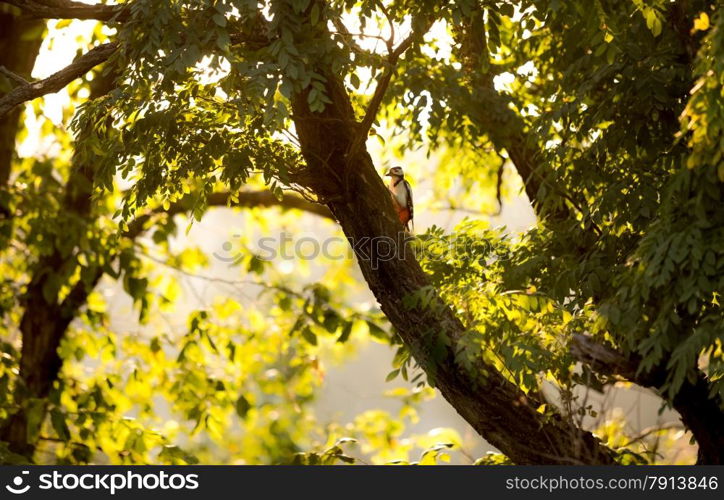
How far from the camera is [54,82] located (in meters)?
5.20

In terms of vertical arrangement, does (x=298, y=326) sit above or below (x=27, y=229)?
below

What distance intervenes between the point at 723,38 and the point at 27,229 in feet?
22.9

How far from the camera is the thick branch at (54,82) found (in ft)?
16.9

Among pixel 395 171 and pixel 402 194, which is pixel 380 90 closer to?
pixel 402 194

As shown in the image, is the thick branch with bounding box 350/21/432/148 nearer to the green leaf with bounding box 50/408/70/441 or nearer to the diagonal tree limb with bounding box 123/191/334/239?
the green leaf with bounding box 50/408/70/441

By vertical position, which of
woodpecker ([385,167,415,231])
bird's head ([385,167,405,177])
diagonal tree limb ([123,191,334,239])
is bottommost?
woodpecker ([385,167,415,231])

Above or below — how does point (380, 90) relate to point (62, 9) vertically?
──────────────────────────────
Your goal: Reproduce each record above by retyping it exactly; omit all images.

Written answer:
How far from the camera is [54,82] located (in meters)?
5.20

In terms of vertical arrangement, does (x=298, y=326) sit above or below (x=27, y=229)?
below

What distance intervenes between the point at 723,38 and the point at 27,229 in feet?
22.9

How far from the camera is the thick branch at (54,82) found (in ft)?
16.9

Among pixel 395 171 and pixel 402 194, which is pixel 380 90 closer to?
pixel 402 194

As shown in the image, is the thick branch with bounding box 350/21/432/148 nearer to the green leaf with bounding box 50/408/70/441 or nearer to the diagonal tree limb with bounding box 123/191/334/239?
the green leaf with bounding box 50/408/70/441

By vertical position, which of
woodpecker ([385,167,415,231])
bird's head ([385,167,405,177])
diagonal tree limb ([123,191,334,239])
is bottommost?
woodpecker ([385,167,415,231])

Above or below — how does point (380, 90) relate to point (62, 9) vertically?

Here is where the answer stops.